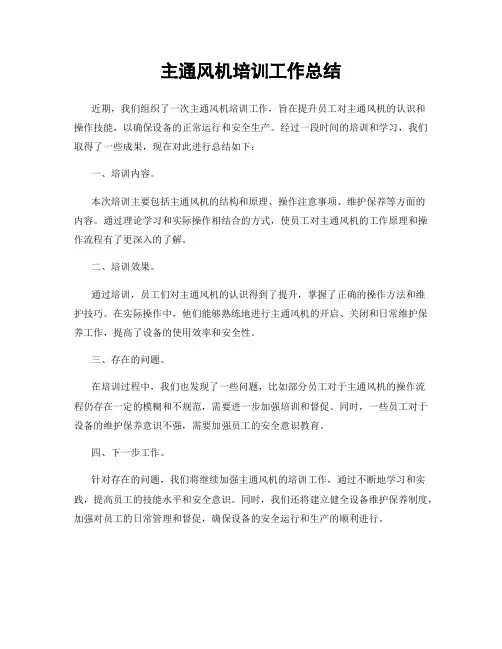 主通风机培训工作总结

近期，我们组织了一次主通风机培训工作，旨在提升员工对主通风机的认识和操作技能，以确保设备的正常运行和安全生产。经过一段时间的培训和学习，我们取得了一些成果，现在对此进行总结如下：

一、培训内容。

本次培训主要包括主通风机的结构和原理、操作注意事项、维护保养等方面的内容。通过理论学习和实际操作相结合的方式，使员工对主通风机的工作原理和操作流程有了更深入的了解。

二、培训效果。

通过培训，员工们对主通风机的认识得到了提升，掌握了正确的操作方法和维护技巧。在实际操作中，他们能够熟练地进行主通风机的开启、关闭和日常维护保养工作，提高了设备的使用效率和安全性。

三、存在的问题。

在培训过程中，我们也发现了一些问题，比如部分员工对于主通风机的操作流程仍存在一定的模糊和不规范，需要进一步加强培训和督促。同时，一些员工对于设备的维护保养意识不强，需要加强员工的安全意识教育。

四、下一步工作。

针对存在的问题，我们将继续加强主通风机的培训工作，通过不断地学习和实践，提高员工的技能水平和安全意识。同时，我们还将建立健全设备维护保养制度，加强对员工的日常管理和督促，确保设备的安全运行和生产的顺利进行。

══════

=== About this exercise ===
Quote the preceding listing precisely and completely, omitting its images.

=== Result below ===
 主通风机培训工作总结

近期，我们组织了一次主通风机培训工作，旨在提升员工对主通风机的认识和操作技能，以确保设备的正常运行和安全生产。经过一段时间的培训和学习，我们取得了一些成果，现在对此进行总结如下：

一、培训内容。

本次培训主要包括主通风机的结构和原理、操作注意事项、维护保养等方面的内容。通过理论学习和实际操作相结合的方式，使员工对主通风机的工作原理和操作流程有了更深入的了解。

二、培训效果。

通过培训，员工们对主通风机的认识得到了提升，掌握了正确的操作方法和维护技巧。在实际操作中，他们能够熟练地进行主通风机的开启、关闭和日常维护保养工作，提高了设备的使用效率和安全性。

三、存在的问题。

在培训过程中，我们也发现了一些问题，比如部分员工对于主通风机的操作流程仍存在一定的模糊和不规范，需要进一步加强培训和督促。同时，一些员工对于设备的维护保养意识不强，需要加强员工的安全意识教育。

四、下一步工作。

针对存在的问题，我们将继续加强主通风机的培训工作，通过不断地学习和实践，提高员工的技能水平和安全意识。同时，我们还将建立健全设备维护保养制度，加强对员工的日常管理和督促，确保设备的安全运行和生产的顺利进行。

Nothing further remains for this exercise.